As concentration bounds

These variational representations are in a sense a generalization of concentration bounds. Instead of only bounding the probability that $\Ba$ exceeds a certain value, they bound $\E_Q[\Ba]$ over any distribution $Q$ that is not too far from the prior $P$.

Formally, if we want to bound $p \ce \Pr_{P}[\Ba \ge v]$ for some threshold $v$, we can let $Q$ be the conditional distribution $\at{P}{\cdot \ge v}$, which makes $D^f\pff{Q}{P}$ a (decreasing) function of $p$, and write

\[ \al{ D^f \pff{Q}{P} &\ge \E_{Q}\b{\Ba} - \E_{P}\b{f^*(\Ba)}\\ &= \E_{P}\bco{\Ba}{\Ba\ge v} - \E_{P}\b{f^*(\Ba)}\\ &\ge v - \E_{P}\b{f^*(\Ba)}, } \]

which then gives an upper bound on $p$.

Information divergence

We have

\[ \al{ \log \f1p &= \D\pff{Q}{P}\\ &\ge sv - \ln\E_{P}\b{e^{s\Ba}}, } \]

that is, for $\Ba \sim P$,

\[ \Pr[\Ba \ge v] \le \f{\E\b{e^{s\Ba}}}{e^{sv}}, \]

which is the moment-generating function method (also known as Chernoff bound).
______________________________
▶ [Set exercise 1]: Copy the passage on concentration bounds, starting with "which then gives" and going on through "as Chernoff bound).".
▶ [Set exercise 2]: Carry on the passage about variational representations as concentration bounds from the point where it stops.

(Spatial question records)
______________________________
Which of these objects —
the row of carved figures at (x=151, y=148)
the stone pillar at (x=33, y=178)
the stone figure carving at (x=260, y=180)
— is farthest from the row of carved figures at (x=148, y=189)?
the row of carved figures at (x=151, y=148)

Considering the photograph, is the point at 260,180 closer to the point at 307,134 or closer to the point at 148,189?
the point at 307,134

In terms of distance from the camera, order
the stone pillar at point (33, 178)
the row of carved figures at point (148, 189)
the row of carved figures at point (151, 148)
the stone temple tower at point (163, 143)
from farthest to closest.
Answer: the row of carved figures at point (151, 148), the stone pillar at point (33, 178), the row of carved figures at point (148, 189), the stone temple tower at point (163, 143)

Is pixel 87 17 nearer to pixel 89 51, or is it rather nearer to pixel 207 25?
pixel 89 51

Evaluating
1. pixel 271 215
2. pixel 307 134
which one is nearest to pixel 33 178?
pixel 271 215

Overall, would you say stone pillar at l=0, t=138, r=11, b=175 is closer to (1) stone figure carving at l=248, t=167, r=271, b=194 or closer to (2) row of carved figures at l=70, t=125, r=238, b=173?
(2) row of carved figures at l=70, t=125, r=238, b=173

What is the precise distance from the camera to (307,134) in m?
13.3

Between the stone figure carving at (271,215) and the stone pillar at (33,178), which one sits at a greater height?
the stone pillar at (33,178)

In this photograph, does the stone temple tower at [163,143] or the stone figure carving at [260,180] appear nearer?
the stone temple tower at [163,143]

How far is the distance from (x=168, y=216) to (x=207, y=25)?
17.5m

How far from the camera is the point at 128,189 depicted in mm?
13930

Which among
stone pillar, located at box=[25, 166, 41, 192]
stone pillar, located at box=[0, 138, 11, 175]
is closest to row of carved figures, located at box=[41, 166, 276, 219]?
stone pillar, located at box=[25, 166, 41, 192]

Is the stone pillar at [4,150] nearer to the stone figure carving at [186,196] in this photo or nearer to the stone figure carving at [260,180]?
______________________________
▶ [Task result 1]:
which then gives an upper bound on $p$.

Information divergence

We have

\[ \al{ \log \f1p &= \D\pff{Q}{P}\\ &\ge sv - \ln\E_{P}\b{e^{s\Ba}}, } \]

that is, for $\Ba \sim P$,

\[ \Pr[\Ba \ge v] \le \f{\E\b{e^{s\Ba}}}{e^{sv}}, \]

which is the moment-generating function method (also known as Chernoff bound).

▶ [Task result 2]:
$\chi^2$-divergence

Let

\[ \al{ \mu &\ce \E_{P}[\Ba]\\ \sigma^2 &\ce \Var_{P}[\Ba] } \]

and let’s rewrite $v$ as $\mu + t\sigma$ for $t \ge 0$. Then we have

\[ \al{ \f1p - 1 &= \chi^2\pff{Q}{P}\\ &\ge \f{\p{\E_{Q}[\Ba]-\E_{P}[\Ba]}^2}{\Var_{P}[\Ba]}\\ &\ge \f{\p{v-\mu}^2}{\sigma^2}\\ &= t^2, } \]

that is, for $\Ba \sim P$,

\[ \Pr[\Ba \ge \mu + t\sigma] \le \f{1}{1+t^2}, \]

which is Chebyshev’s inequality.

Total variation distance

This one requires a bit more adaptation (and because of this is perhaps more of a hairpull). We have

\[ \al{ 1-p &= \dTV(P,Q)\\ &\ge \E_{x \sim Q}[a(x)] - \E_{x \sim P}[a(x)], } \]

but this only holds if $a(x) \in [0,1]$. So we perform the change of variables

\[ a(x) \gets \f{\min(a(x), v)}{v}, \]

which means that for any $\Ba \ge 0$ we have

\[ \al{ 1-p &\ge \E_{Q}\b{\f{\min(\Ba, v)}v} - \E_{P}\b{\f{\min(\Ba, v)}v}\\ &= 1 - \f{\E_{P}\b{\min(\Ba, v)}}v\\ &\ge 1 - \f{\E_{P}\b{\Ba}}v, } \]

so for $\Ba \sim P$,

\[ \Pr[\Ba \ge v] \le \f{\E[\Ba]}{v}, \]

which is Markov’s inequality.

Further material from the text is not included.